Barborak's work carries him as far afield as the Amazon Basin and Patagonia, and he has a basic message that transcends boundaries: "Building trails is a great way to build support for conservation as well as ecotourism." No matter where they are, he said recently, trails can also provide an economic spark.
The presence of figures like Barborak is just one reason that his local counterpart in the Austin Parks & Recreation Department, trail planner Butch Smith, called the National Trail Symposium "kind of like the Olympics." Now in its 17th iteration, this is the first time the meeting has come to Texas, and it could be the last. "It's very competitive," said Smith, noting that there are few cities better equipped to host such a conference than Austin, with its 100 miles of urban trails and more on the docket.

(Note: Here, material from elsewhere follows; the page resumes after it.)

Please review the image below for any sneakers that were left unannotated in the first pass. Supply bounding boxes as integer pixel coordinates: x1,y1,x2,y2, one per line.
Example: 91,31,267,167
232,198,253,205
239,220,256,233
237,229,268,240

In addition to Barborak, a host of federal officials, national health experts, urban planners, and trail designers not to mention trail advocates and users will be on hand for the four-day meeting. The theme this year: "The emerging role of trails in American lifestyles."
Smith, who credited the Grapevine-based Texas Trails Network with cinching the symposium for Austin, said the local trail movement got kick-started in the early 1990s, when federal transportation funds became available for bike routes and footpaths. He noted some of the significant ongoing projects in Austin, including improvements to the ever-popular Barton Creek Greenbelt, the 71/2-mile strip of wilderness that calls to sundry users, ranging from families out for their Sunday stroll to mountain bikers engaged in all manner of fat-tire madness. Austin showed its commitment to keeping the cityscape green in 1998 with the passage of $4.8 million in bonds. "We're literally pumping millions of dollars into our trails," said Smith.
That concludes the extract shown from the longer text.